"Proving" time complexity empirically
How do you know that an algorithm is O(n) (or O(log n) or O(1), etc)? The first (and correct) answer is by analysis: if your algorithm loops over a set of n items, it's O(n); and so on. But have you ever wanted to verify this? Like, you've written an algorithm that looks like it should be O(1), but you want to see how it performs in the real world. Or you're not sure if converting an array to JSON is O(n). Well, you can verify it, by running it with actual data and looking at the results.

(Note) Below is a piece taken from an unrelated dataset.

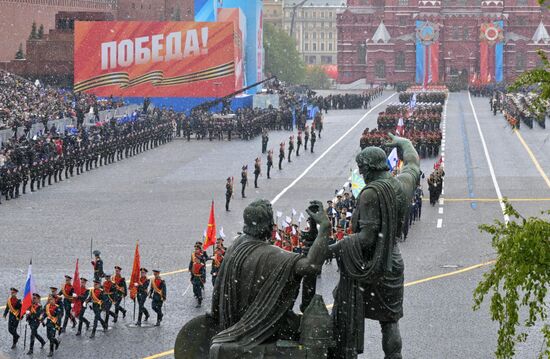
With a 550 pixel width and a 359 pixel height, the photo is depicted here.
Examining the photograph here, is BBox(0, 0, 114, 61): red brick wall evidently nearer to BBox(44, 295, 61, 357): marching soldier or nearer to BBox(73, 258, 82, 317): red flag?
BBox(73, 258, 82, 317): red flag

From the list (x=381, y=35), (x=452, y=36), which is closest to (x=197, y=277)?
(x=381, y=35)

Recently, I had to implement a graph data structure. A graph has vertices, which can be connected by edges. I won't go into details about it, but what I'd read about my implementation claimed that checking for an edge and removing an edge were O(V) (where V is the number of vertices in the graph), but I felt that by using a map and set instead of lists, I had cut this time to O(1). I wanted to verify this.
The eyeball test
The first thing is to figure out what your variable (n) is, and create a set of test cases that vary n and keep other things constant.
With the example of my graph, I decided to start with a simple operation: adding a vertex. The variable was V, the number of vertices in the graph. My test would vary this number and see how long it took to add new vertices.
I decided to do it in chunks of 1000. I'd add 1000 vertices to the graph, then measure the time taken. At this point, V is now = 1000, and I'd add the next 1000, measure again, and so on.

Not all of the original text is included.